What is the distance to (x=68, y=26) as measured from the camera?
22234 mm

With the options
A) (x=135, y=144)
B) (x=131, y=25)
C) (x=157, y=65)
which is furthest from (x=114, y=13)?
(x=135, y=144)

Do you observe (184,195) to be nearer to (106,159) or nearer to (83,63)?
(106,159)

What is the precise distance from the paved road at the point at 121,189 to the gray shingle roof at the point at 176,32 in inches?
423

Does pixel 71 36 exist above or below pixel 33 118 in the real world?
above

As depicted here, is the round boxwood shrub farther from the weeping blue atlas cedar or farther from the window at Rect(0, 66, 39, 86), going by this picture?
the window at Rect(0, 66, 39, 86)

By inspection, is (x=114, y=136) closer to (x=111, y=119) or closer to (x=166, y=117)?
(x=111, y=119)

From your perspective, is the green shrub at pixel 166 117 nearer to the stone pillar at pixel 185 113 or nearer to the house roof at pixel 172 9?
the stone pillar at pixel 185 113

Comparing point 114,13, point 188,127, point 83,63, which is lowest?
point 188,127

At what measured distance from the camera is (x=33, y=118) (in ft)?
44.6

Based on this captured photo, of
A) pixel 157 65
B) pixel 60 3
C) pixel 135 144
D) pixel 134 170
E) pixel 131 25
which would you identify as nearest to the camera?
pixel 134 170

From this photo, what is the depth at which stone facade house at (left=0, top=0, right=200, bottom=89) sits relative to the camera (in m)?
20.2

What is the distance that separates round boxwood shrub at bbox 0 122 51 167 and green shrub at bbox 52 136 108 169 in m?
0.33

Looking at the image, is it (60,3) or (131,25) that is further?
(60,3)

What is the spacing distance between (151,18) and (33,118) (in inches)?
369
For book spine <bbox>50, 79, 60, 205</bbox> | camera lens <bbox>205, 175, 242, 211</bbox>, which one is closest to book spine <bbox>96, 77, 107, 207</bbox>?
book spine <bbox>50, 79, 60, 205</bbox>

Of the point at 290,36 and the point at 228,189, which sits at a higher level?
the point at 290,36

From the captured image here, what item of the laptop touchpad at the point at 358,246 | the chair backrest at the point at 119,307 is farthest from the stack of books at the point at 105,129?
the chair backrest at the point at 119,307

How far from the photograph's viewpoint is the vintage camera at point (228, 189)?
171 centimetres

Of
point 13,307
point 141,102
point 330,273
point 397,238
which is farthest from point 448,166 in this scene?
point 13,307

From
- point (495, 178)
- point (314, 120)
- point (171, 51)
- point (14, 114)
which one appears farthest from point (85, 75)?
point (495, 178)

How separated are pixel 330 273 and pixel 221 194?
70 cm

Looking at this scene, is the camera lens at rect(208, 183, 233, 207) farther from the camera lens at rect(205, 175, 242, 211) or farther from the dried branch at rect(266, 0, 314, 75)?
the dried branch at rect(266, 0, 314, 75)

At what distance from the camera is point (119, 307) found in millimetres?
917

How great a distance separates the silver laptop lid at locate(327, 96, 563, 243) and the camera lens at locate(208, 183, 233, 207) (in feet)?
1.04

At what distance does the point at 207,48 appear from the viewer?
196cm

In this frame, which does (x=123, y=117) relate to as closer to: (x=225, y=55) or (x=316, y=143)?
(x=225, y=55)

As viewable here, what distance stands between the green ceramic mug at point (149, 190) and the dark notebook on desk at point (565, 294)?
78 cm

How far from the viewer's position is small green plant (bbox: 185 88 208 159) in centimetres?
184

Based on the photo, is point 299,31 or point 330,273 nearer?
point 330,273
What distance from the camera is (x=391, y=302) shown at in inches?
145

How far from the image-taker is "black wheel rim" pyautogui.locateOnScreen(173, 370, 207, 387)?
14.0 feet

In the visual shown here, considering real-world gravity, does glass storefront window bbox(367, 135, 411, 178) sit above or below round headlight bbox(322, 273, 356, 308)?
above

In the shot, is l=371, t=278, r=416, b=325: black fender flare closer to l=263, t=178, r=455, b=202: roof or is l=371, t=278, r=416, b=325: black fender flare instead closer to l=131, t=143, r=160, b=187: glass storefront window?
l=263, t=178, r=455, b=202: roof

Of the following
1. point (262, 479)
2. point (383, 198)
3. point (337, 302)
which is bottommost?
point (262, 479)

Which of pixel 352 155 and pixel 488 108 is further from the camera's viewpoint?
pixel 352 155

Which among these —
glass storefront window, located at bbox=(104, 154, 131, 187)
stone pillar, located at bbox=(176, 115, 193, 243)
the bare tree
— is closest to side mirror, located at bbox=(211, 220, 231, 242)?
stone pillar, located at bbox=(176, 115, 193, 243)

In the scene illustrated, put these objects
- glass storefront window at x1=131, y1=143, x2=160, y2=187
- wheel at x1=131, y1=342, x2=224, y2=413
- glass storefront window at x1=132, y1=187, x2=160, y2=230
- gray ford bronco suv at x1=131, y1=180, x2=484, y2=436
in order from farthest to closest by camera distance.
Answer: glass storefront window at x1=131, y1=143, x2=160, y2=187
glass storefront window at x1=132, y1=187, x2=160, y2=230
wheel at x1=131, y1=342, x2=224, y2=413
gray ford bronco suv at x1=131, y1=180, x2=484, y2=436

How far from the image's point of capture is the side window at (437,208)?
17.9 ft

------

*WHAT YOU SHOULD DO*. Write out every one of the lines above word for word, without changing anything.

*IN RESPONSE*.
What is the distance to (x=68, y=26) as measured from the camera?
22234 mm

With the options
A) (x=135, y=144)
B) (x=131, y=25)
C) (x=157, y=65)
which is furthest from (x=114, y=13)?
(x=135, y=144)

Do you observe (184,195) to be nearer to (106,159) or nearer to (83,63)?
(106,159)

What is the precise distance from the paved road at the point at 121,189 to the gray shingle roof at the point at 176,32 in inches?
423

Does pixel 71 36 exist above or below pixel 33 118 in the real world?
above

As depicted here, is the round boxwood shrub farther from the weeping blue atlas cedar or farther from the window at Rect(0, 66, 39, 86), going by this picture?
the window at Rect(0, 66, 39, 86)

By inspection, is (x=114, y=136) closer to (x=111, y=119) or closer to (x=166, y=117)?
(x=111, y=119)

From your perspective, is the green shrub at pixel 166 117 nearer to the stone pillar at pixel 185 113 or nearer to the house roof at pixel 172 9?
the stone pillar at pixel 185 113

Comparing point 114,13, point 188,127, point 83,63, which is lowest?
point 188,127

At what measured distance from the camera is (x=33, y=118) (in ft)?
44.6

Based on this captured photo, of
A) pixel 157 65
B) pixel 60 3
C) pixel 135 144
D) pixel 134 170
E) pixel 131 25
which would you identify as nearest to the camera?
pixel 134 170

From this photo, what is the depth at which stone facade house at (left=0, top=0, right=200, bottom=89) sits relative to the camera (in m)?
20.2

What is the distance that separates round boxwood shrub at bbox 0 122 51 167 and green shrub at bbox 52 136 108 169 in m?
0.33

Looking at the image, is it (60,3) or (131,25) that is further?
(60,3)

What is the spacing distance between (151,18) and (33,118) (in inches)?
369
For book spine <bbox>50, 79, 60, 205</bbox> | camera lens <bbox>205, 175, 242, 211</bbox>, which one is closest to book spine <bbox>96, 77, 107, 207</bbox>?
book spine <bbox>50, 79, 60, 205</bbox>

Of the point at 290,36 and the point at 228,189, which sits at a higher level?
the point at 290,36

From the captured image here, what item of the laptop touchpad at the point at 358,246 | the chair backrest at the point at 119,307 is farthest from the stack of books at the point at 105,129?
the chair backrest at the point at 119,307

How far from the photograph's viewpoint is the vintage camera at point (228, 189)?
171 centimetres

Of
point 13,307
point 141,102
point 330,273
point 397,238
which is farthest from point 448,166 in this scene?
point 13,307

From
- point (495, 178)
- point (314, 120)
- point (171, 51)
- point (14, 114)
which one appears farthest from point (85, 75)?
point (495, 178)

How separated are pixel 330 273 and pixel 221 194?
70 cm

Looking at this scene, is the camera lens at rect(208, 183, 233, 207) farther from the camera lens at rect(205, 175, 242, 211) or farther from the dried branch at rect(266, 0, 314, 75)?
the dried branch at rect(266, 0, 314, 75)

At what distance from the camera is point (119, 307) found in millimetres?
917

How great a distance separates the silver laptop lid at locate(327, 96, 563, 243) and the camera lens at locate(208, 183, 233, 207) (in feet)?
1.04

At what distance does the point at 207,48 appear from the viewer?
196cm

In this frame, which does (x=123, y=117) relate to as closer to: (x=225, y=55) or (x=316, y=143)?
(x=225, y=55)

As viewable here, what distance stands between the green ceramic mug at point (149, 190) and the dark notebook on desk at point (565, 294)?
78 cm

How far from the viewer's position is small green plant (bbox: 185 88 208 159) in centimetres?
184

Based on the photo, is point 299,31 or point 330,273 nearer?
point 330,273
What distance from the camera is (x=391, y=302) shown at in inches?
145

How far from the image-taker is "black wheel rim" pyautogui.locateOnScreen(173, 370, 207, 387)?
14.0 feet

In the visual shown here, considering real-world gravity, does glass storefront window bbox(367, 135, 411, 178) sit above or below round headlight bbox(322, 273, 356, 308)?
above

In the shot, is l=371, t=278, r=416, b=325: black fender flare closer to l=263, t=178, r=455, b=202: roof or is l=371, t=278, r=416, b=325: black fender flare instead closer to l=131, t=143, r=160, b=187: glass storefront window?
l=263, t=178, r=455, b=202: roof

Of the following
1. point (262, 479)
2. point (383, 198)
3. point (337, 302)
which is bottommost?
point (262, 479)

Which of pixel 352 155 and pixel 488 108 is further from the camera's viewpoint?
pixel 352 155

Which among these —
glass storefront window, located at bbox=(104, 154, 131, 187)
stone pillar, located at bbox=(176, 115, 193, 243)
the bare tree
— is closest to side mirror, located at bbox=(211, 220, 231, 242)?
stone pillar, located at bbox=(176, 115, 193, 243)

In the scene illustrated, put these objects
- glass storefront window at x1=131, y1=143, x2=160, y2=187
- wheel at x1=131, y1=342, x2=224, y2=413
- glass storefront window at x1=132, y1=187, x2=160, y2=230
- gray ford bronco suv at x1=131, y1=180, x2=484, y2=436
in order from farthest to closest by camera distance.
Answer: glass storefront window at x1=131, y1=143, x2=160, y2=187
glass storefront window at x1=132, y1=187, x2=160, y2=230
wheel at x1=131, y1=342, x2=224, y2=413
gray ford bronco suv at x1=131, y1=180, x2=484, y2=436

How far from the image's point of capture is the side window at (437,208)?
17.9 ft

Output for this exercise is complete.